Nonlocal traffic models with general kernels: singular limit, entropy admissibility, and convergence rate

TL;DR

This paper studies the convergence of nonlocal traffic flow models with general kernels to local conservation laws, establishing conditions for convergence, entropy admissibility, and convergence rates, with implications for traffic modeling accuracy.

Contribution

It extends convergence results to more general kernels in traffic models, introducing natural assumptions and a criterion for entropy admissibility.

Findings

Established convergence under natural assumptions and convexity of kernels.

Provided a criterion for entropy admissibility of the limit solution.

Demonstrated the necessity of convexity with a counter-example.

Abstract

Nonlocal conservation laws (the signature feature being that the flux function depends on the solution through the convolution with a given kernel) are extensively used in the modeling of vehicular traffic.
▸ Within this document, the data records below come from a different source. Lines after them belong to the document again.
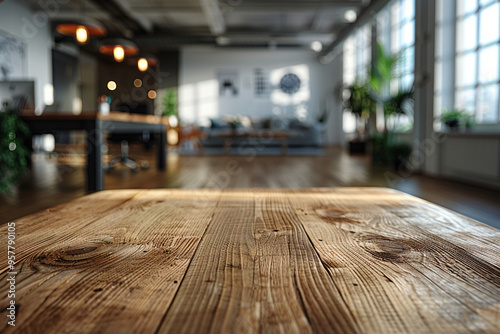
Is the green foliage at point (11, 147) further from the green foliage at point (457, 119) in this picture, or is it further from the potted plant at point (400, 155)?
the potted plant at point (400, 155)

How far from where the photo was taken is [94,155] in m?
3.11

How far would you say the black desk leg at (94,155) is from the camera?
3.10 meters

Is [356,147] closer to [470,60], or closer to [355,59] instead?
[355,59]

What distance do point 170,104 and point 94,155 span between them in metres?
9.07

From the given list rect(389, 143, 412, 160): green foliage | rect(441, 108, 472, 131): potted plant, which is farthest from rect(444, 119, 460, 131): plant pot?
rect(389, 143, 412, 160): green foliage

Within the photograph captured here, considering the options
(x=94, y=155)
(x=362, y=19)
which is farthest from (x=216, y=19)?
(x=94, y=155)

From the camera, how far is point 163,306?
1.10 ft

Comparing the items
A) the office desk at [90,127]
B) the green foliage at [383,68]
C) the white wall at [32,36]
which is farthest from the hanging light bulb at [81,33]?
the green foliage at [383,68]

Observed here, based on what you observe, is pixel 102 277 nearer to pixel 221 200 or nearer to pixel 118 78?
pixel 221 200

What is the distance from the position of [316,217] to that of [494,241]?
0.82ft

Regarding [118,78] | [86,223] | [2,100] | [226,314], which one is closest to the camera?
[226,314]

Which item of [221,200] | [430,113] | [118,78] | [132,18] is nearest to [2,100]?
[221,200]

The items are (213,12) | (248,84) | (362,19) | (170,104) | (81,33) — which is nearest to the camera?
(81,33)

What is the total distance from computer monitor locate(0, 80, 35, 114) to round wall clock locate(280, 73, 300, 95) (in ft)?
31.1
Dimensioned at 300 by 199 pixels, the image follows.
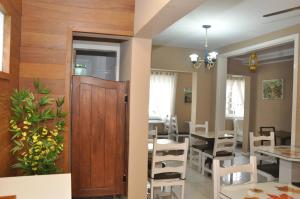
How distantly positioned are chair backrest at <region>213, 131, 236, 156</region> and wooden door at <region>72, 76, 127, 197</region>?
188 cm

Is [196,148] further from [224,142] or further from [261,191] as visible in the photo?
[261,191]

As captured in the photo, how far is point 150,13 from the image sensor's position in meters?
2.00

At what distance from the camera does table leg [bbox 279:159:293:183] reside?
2824 millimetres

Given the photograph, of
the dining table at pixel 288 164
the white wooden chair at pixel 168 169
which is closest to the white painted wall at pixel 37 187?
the white wooden chair at pixel 168 169

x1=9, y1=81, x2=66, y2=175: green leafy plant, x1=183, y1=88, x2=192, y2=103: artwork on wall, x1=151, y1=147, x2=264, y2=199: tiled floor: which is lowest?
x1=151, y1=147, x2=264, y2=199: tiled floor

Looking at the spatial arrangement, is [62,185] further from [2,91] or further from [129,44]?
[129,44]

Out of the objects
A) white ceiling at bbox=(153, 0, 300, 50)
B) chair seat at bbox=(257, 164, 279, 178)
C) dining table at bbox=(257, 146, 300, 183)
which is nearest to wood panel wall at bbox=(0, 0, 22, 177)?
white ceiling at bbox=(153, 0, 300, 50)

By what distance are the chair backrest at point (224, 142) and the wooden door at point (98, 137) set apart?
1877 millimetres

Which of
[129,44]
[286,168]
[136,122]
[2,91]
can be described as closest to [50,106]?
[2,91]

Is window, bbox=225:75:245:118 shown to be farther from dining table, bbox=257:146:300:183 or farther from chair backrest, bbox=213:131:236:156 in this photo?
dining table, bbox=257:146:300:183

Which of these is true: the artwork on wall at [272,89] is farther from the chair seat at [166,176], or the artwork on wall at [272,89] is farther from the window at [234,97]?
the chair seat at [166,176]

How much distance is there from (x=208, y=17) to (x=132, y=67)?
1.60 m

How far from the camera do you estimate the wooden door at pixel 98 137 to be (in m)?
2.61

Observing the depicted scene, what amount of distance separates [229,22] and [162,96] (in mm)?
3750
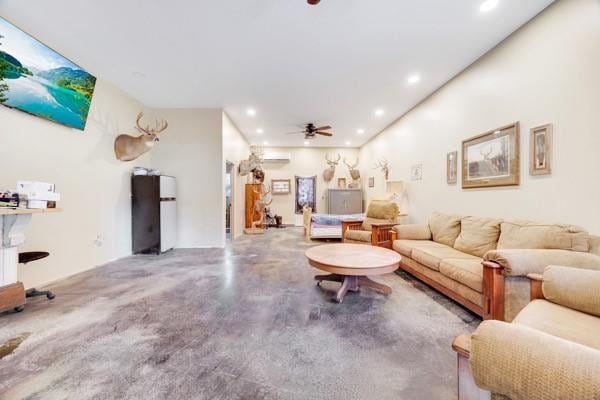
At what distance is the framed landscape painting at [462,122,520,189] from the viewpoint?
288cm

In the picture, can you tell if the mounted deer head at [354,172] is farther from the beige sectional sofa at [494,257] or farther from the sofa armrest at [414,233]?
the beige sectional sofa at [494,257]

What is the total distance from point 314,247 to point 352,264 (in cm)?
85

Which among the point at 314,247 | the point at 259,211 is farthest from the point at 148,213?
the point at 259,211

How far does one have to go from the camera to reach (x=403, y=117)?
5727 mm

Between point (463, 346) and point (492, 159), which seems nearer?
point (463, 346)

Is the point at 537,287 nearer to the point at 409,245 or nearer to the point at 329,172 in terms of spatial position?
the point at 409,245

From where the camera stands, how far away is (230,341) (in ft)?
6.40

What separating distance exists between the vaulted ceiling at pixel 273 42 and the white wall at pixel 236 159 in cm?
114

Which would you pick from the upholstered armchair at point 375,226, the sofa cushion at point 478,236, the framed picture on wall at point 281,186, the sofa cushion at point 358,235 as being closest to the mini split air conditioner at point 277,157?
the framed picture on wall at point 281,186

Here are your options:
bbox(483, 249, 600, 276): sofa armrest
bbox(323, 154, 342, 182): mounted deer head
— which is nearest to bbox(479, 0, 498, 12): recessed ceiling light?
bbox(483, 249, 600, 276): sofa armrest

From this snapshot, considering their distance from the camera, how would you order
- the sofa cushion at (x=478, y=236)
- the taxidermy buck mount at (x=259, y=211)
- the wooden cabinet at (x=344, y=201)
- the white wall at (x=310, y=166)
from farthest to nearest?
the white wall at (x=310, y=166) < the wooden cabinet at (x=344, y=201) < the taxidermy buck mount at (x=259, y=211) < the sofa cushion at (x=478, y=236)

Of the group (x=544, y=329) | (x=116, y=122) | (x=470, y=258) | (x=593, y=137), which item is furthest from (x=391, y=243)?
(x=116, y=122)

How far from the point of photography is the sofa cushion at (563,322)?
1.18 meters

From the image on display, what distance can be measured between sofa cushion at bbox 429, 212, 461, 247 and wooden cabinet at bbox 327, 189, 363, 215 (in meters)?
4.53
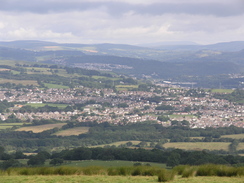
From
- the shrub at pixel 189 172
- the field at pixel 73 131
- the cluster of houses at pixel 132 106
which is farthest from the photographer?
the cluster of houses at pixel 132 106

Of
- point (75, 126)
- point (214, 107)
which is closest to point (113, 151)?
point (75, 126)

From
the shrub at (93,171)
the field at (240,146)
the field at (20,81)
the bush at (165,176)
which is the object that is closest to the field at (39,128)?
the field at (240,146)

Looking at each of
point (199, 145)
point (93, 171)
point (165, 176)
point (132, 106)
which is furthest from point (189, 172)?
point (132, 106)

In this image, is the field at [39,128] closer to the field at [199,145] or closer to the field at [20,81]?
the field at [199,145]

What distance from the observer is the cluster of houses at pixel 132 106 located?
373 ft

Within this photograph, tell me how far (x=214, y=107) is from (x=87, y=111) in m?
36.3

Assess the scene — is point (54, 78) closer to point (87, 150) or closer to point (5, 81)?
point (5, 81)

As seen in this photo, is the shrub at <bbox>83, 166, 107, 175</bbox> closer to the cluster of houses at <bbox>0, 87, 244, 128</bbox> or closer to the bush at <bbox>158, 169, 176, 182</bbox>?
the bush at <bbox>158, 169, 176, 182</bbox>

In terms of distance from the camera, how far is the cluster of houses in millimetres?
113688

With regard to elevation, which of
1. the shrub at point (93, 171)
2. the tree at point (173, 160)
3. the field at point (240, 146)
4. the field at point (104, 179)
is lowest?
the field at point (240, 146)

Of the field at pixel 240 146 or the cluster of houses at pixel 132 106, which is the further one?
the cluster of houses at pixel 132 106

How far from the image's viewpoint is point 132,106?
142 meters

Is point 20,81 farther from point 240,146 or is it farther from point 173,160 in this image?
point 173,160

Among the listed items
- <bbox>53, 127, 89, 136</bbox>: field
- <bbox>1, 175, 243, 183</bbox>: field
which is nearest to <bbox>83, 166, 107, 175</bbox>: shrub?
<bbox>1, 175, 243, 183</bbox>: field
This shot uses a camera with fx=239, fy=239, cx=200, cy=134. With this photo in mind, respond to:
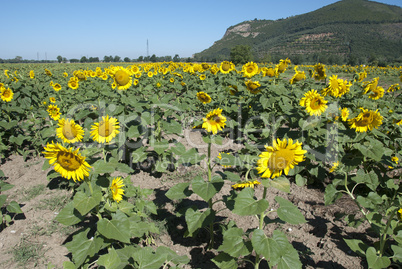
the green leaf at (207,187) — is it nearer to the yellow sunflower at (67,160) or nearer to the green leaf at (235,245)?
the green leaf at (235,245)

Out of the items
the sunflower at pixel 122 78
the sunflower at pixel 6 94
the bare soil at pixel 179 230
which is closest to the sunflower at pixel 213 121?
the bare soil at pixel 179 230

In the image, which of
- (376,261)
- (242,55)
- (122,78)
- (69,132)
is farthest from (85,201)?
(242,55)

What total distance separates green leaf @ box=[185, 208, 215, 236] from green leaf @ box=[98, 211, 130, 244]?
0.57 meters

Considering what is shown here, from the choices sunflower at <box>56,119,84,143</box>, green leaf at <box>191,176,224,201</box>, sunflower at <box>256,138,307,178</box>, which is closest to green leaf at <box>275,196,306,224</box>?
sunflower at <box>256,138,307,178</box>

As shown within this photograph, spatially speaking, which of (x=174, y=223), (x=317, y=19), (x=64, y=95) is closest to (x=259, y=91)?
(x=174, y=223)

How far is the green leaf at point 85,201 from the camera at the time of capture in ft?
5.80

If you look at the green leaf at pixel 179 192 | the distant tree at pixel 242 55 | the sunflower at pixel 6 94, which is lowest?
the green leaf at pixel 179 192

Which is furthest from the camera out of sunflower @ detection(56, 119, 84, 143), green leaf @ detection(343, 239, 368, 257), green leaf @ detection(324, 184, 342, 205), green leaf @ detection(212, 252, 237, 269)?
green leaf @ detection(324, 184, 342, 205)

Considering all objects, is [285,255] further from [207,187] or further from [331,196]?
[331,196]

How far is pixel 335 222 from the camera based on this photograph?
3008mm

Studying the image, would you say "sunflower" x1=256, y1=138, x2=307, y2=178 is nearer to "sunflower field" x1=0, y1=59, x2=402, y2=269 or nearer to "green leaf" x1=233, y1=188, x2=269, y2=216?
"sunflower field" x1=0, y1=59, x2=402, y2=269

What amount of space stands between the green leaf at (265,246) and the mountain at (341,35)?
4878 cm

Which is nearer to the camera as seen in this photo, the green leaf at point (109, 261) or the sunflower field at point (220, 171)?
the green leaf at point (109, 261)

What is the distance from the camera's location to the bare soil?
248 centimetres
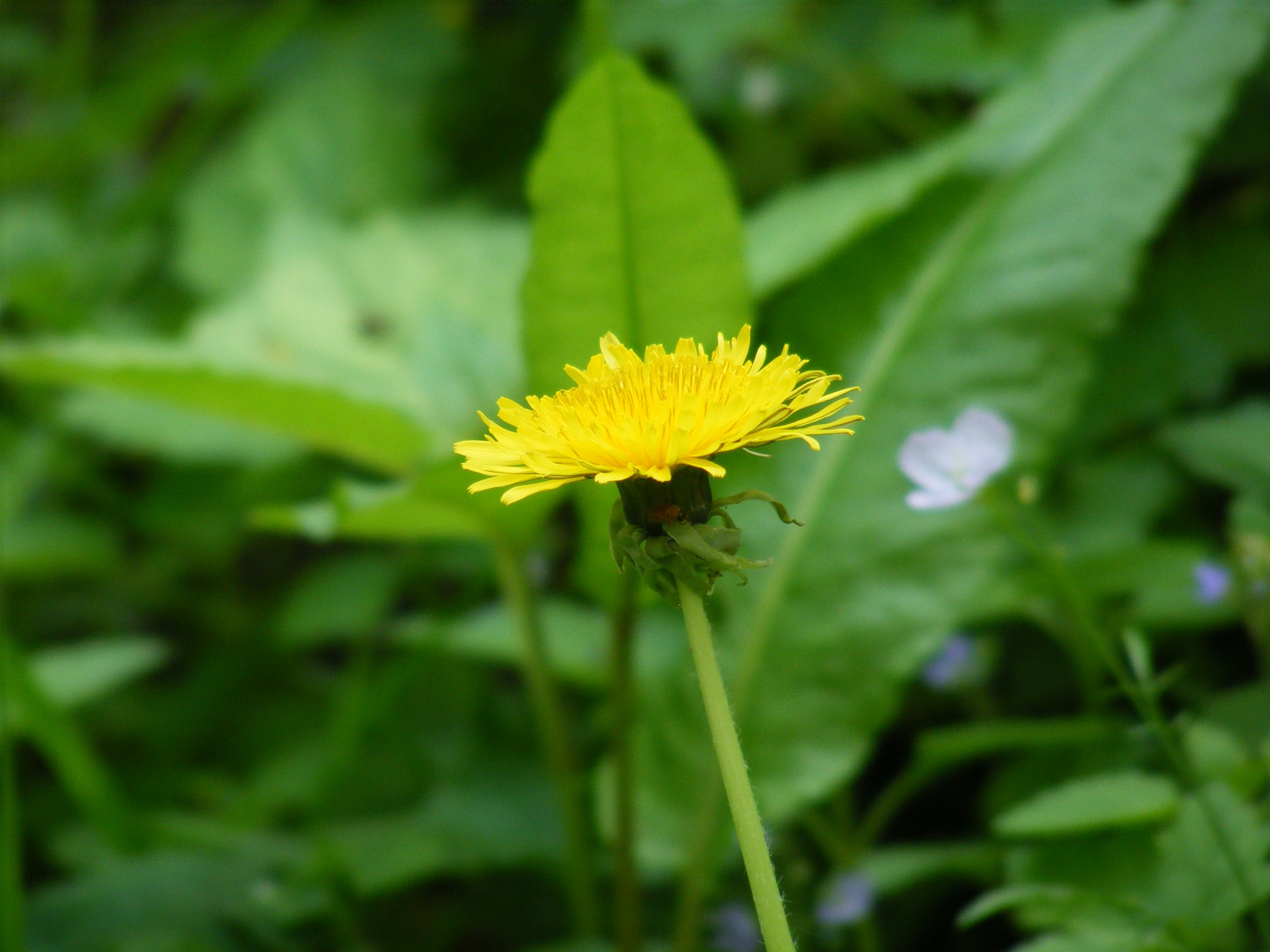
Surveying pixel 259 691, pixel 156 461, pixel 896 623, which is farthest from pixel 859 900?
pixel 156 461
In this work we discuss the singular local limit, namely the convergence of the nonlocal solutions to the entropy admissible solution of the conservation law obtained by replacing the convolution kernel with a Dirac delta. Albeit recent counter-examples rule out convergence in the general case, in the specific framework of traffic models (with anisotropic convolution kernels) the singular limit has been established under rigid assumptions, i.e. in the case of the exponential kernel (which entails algebraic identities between the kernel and its derivatives) or under fairly restrictive requirements on the initial datum. In this work we obtain general convergence results under assumptions that are entirely natural in view of applications to traffic models, plus a convexity requirement on the convolution kernels. We then provide a general criterion for entropy admissibility of the limit and a convergence rate. We also exhibit a counter-example showing that the convexity assumption is necessary for our main compactness estimate.